Depuis le 1er mars 2010, tout justiciable peut, lors d’une instance en cours devant une juridiction, invoquer l’inconstitutionnalité d’une disposition législative, au moyen d’une question prioritaire de constitutionnalité, lorsqu’il estime que ce texte porte atteinte aux droits et libertés garantis par la Constitution.


La procédure

Le juge de 1er ou de 2nd degré saisi d’une QPC vérifie que la disposition législative contestée est applicable au litige, qu’elle n’a pas déjà été jugée conforme à la Constitution par le Conseil constitutionnel et que le moyen invoqué n’est pas dénué de tout caractère sérieux.

Si ces conditions sont remplies, la QPC est transmise à la Cour de cassation, qui examine, en outre, si la question est nouvelle ou présente un caractère sérieux.

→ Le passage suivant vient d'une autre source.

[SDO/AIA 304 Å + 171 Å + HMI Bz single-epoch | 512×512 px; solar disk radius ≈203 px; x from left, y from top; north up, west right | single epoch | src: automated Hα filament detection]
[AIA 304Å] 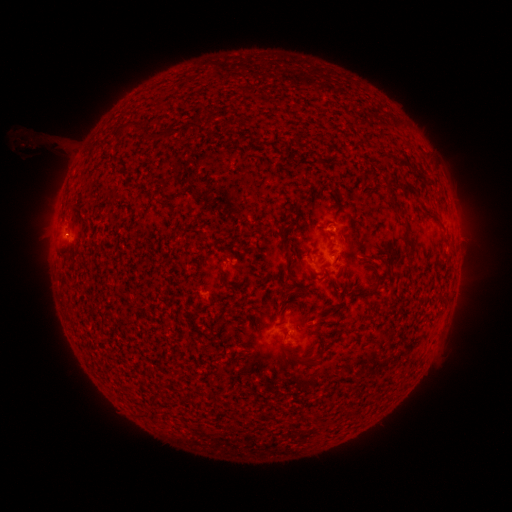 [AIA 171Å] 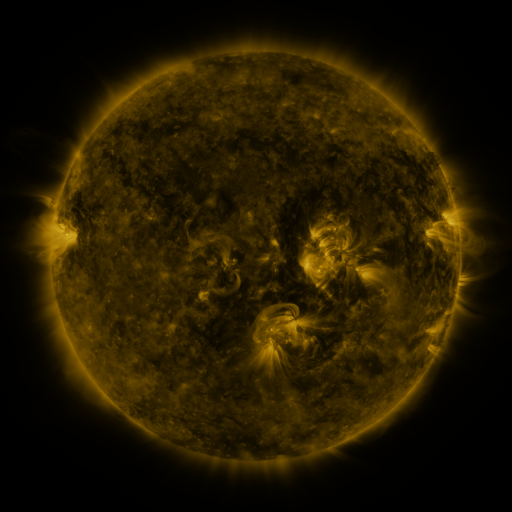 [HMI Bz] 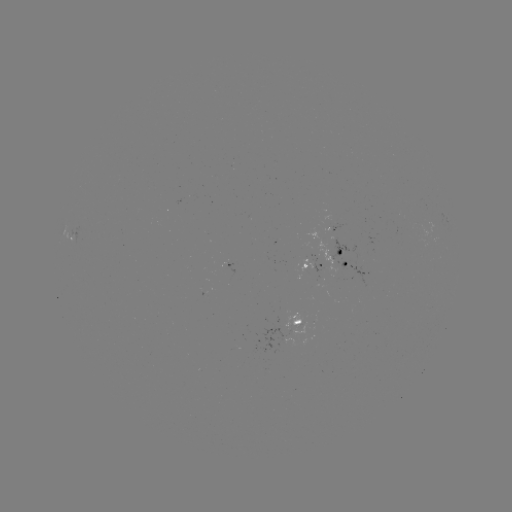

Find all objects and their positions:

Le cas échéant, elle décide de son renvoi au Conseil constitutionnel.

 

Une analyse des décisions représentatives

Le Rapport met en avant une sélection de décisions rendues en 2013 par la Cour de cassation, permettant de dégager les problématiques les plus représentatives rencontrées par la Cour lors de l’examen des conditions de recevabilité et de transmission des QPC. Il revient également sur certains domaines dans lesquels la Cour s’est prononcée lors de l’examen du caractère sérieux des questions qui lui sont posées.

 



La tendance 2013

L’année 2013 confirme une tendance à la baisse du nombre de QPC soumises à la Cour de cassation, qui a été saisie de 367 questions contre 385 l’année précédente, soit un recul de 4,67 %.

Cette évolution résulte d’une diminution sensible des QPC en matière civile (-19,68%), que n’a pas compensée l’augmentation du nombre de QPC en matière pénale (+ 9,65%).

Désormais, la Cour de cassation traite environ 30 QPC chaque mois.